November is upon us! The temperatures are dropping and the leaves are falling. The construction season too, will be drawing to a close soon. As we look back at the construction projects that have transpired this season, Urban Indy has kept a focus on the 62nd street trail on Indy’s northside which begins at Allisonville Road and terminates at Keystone Ave.
As of this column, the trail for most practical purposes, is complete. Final pavement layers have been laid, signage is going up and street crossings are being striped. A recent observation of the trail shows that there are merely small punch list items remaining such as landscaping and sod work, dirt pile removal, etc.
We have seen some loud objection to the trail here at Urban Indy. Most notably, there were some resident concerns about the construction mess, the design itself and the timing. However, in this writer’s opinion, all of those concerns are water under the bridge as the trail weaves beautifully through the residential neighborhood opening up a new pedestrian and bicycle path along a corridor which previously had no options.
Additionally, riders of the IndyGo 19 now have a clean and paved spot to wait on buses effectively expanding the catchment area for IndyGo. The connectivity of this project cannot be underscored. Although anecdotal, I have observed people throughout stages of construction using the trail, even with the presence of dirt, mud, or unfinished ADA crossing.
I firmly believe the signage found along the new trail to be one something of a surprise. Watching the construction of the trail, I did not think about the signage that might provided. In traditional Indy style, there are square signs on wooden posts indicating the name of the trail along with stop signs, etc. Additionally, there is a lot of signage warning motorists that there is a cycling and pedestrian trail here. The only thing that I would find lacking, is any sort of way-finding. There is no direction to cyclists that “Broad Ripple is this way” or “This way to the Monon Trail”.
Locals of course will not have a significant issue, and it could be argued that this trail is so far from the urban core, it may not receive a significant amount of out of town visitor traffic. However, that would be my only criticism.

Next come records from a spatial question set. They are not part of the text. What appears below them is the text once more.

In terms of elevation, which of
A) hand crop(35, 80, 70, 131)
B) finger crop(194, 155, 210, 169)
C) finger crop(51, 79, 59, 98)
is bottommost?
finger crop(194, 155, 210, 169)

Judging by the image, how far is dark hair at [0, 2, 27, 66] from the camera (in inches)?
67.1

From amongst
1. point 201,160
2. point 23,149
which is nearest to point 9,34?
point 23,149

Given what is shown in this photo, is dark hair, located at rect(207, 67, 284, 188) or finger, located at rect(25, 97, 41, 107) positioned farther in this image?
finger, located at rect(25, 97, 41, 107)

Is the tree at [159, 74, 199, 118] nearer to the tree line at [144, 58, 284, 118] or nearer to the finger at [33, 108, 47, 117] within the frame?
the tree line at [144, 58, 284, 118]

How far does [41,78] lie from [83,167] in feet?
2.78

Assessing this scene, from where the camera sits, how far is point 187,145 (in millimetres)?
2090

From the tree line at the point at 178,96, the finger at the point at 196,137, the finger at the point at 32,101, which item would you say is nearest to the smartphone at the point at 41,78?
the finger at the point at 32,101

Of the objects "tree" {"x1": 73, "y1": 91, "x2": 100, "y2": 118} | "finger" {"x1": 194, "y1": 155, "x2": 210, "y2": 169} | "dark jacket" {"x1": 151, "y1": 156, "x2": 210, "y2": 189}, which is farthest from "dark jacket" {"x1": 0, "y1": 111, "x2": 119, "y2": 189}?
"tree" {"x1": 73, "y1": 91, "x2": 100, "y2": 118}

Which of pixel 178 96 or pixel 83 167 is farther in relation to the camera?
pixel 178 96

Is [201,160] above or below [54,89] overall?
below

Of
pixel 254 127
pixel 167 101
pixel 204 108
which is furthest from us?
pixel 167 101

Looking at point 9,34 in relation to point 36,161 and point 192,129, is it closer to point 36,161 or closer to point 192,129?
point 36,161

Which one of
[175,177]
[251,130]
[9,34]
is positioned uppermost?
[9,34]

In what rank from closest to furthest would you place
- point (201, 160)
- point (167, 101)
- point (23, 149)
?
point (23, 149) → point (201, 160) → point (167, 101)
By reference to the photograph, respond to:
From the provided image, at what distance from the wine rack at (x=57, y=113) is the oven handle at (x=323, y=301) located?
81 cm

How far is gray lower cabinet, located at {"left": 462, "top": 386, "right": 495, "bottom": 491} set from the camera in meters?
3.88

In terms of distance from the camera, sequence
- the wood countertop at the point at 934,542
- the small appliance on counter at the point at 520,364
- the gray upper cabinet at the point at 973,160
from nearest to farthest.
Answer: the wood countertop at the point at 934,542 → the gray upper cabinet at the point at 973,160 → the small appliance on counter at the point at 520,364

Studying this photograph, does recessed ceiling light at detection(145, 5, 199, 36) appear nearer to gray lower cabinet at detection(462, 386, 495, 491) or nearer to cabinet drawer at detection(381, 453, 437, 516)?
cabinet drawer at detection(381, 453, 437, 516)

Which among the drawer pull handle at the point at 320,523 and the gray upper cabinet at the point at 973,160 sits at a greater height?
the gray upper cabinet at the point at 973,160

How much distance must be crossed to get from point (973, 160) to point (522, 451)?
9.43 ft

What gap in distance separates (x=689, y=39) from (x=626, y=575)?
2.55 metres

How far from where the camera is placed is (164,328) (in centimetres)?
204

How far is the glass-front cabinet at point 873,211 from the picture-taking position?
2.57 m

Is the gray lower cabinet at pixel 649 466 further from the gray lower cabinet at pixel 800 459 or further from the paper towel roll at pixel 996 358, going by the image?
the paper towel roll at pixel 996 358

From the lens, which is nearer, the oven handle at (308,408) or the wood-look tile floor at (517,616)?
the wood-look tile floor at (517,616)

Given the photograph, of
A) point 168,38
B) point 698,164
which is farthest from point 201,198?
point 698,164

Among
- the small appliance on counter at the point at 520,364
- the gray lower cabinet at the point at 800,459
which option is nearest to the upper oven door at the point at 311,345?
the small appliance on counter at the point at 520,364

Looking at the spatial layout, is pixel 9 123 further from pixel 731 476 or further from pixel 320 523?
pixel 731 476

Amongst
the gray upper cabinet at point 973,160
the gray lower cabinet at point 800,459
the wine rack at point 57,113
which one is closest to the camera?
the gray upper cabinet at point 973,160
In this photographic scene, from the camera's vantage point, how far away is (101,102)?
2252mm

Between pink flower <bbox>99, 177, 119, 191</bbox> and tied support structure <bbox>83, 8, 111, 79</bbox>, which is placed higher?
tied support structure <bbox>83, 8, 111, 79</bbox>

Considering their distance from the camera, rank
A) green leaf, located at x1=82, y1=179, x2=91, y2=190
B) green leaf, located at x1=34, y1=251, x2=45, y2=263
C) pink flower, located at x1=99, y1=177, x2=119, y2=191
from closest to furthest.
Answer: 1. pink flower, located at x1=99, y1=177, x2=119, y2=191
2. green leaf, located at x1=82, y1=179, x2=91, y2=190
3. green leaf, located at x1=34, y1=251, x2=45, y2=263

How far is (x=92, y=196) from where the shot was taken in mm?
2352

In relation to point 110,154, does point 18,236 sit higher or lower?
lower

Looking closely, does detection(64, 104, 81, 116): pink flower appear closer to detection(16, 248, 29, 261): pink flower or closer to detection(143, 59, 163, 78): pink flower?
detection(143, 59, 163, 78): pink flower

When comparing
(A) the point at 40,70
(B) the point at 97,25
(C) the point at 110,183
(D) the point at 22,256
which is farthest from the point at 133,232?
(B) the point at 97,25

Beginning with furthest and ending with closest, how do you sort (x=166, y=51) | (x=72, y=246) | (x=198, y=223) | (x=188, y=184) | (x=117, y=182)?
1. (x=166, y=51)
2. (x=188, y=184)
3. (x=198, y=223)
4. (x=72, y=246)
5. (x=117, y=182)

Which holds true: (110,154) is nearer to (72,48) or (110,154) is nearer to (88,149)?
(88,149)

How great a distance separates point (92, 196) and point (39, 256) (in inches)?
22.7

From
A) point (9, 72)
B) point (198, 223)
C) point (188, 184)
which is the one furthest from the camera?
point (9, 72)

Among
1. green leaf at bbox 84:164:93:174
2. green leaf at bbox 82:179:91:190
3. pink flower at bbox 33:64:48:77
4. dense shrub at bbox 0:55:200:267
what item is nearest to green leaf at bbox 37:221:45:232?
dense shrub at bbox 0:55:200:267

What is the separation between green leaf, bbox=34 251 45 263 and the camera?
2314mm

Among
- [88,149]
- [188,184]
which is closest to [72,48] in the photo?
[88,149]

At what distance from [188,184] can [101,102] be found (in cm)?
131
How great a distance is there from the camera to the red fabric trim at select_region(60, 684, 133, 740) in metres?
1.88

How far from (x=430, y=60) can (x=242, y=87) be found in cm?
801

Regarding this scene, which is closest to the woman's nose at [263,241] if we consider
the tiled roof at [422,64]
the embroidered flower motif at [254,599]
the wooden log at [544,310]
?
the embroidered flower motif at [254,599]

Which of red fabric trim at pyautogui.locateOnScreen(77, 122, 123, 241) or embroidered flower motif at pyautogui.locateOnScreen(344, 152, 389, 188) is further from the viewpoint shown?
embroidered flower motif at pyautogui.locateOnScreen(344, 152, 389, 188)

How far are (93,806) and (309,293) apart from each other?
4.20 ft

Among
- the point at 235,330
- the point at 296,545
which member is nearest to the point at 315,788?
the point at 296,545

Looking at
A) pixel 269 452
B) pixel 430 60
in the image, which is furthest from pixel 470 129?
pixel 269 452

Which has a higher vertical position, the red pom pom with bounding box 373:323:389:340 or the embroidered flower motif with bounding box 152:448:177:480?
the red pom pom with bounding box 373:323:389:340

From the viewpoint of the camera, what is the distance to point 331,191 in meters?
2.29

Although the pictures with this column show a trail that is still fresh off of the truck, it should age gracefully. The landscape along the route lends itself to growing in around what has been built. Additionally, the hard-scape lends itself to a long term future that will provide a safe and easy to travel corridor for users. I fully expect an increase in active transportation along this corridor not only by current residents, but also to a wider audience of travelers who desire an option to the automobile whether that be for recreation or commuting.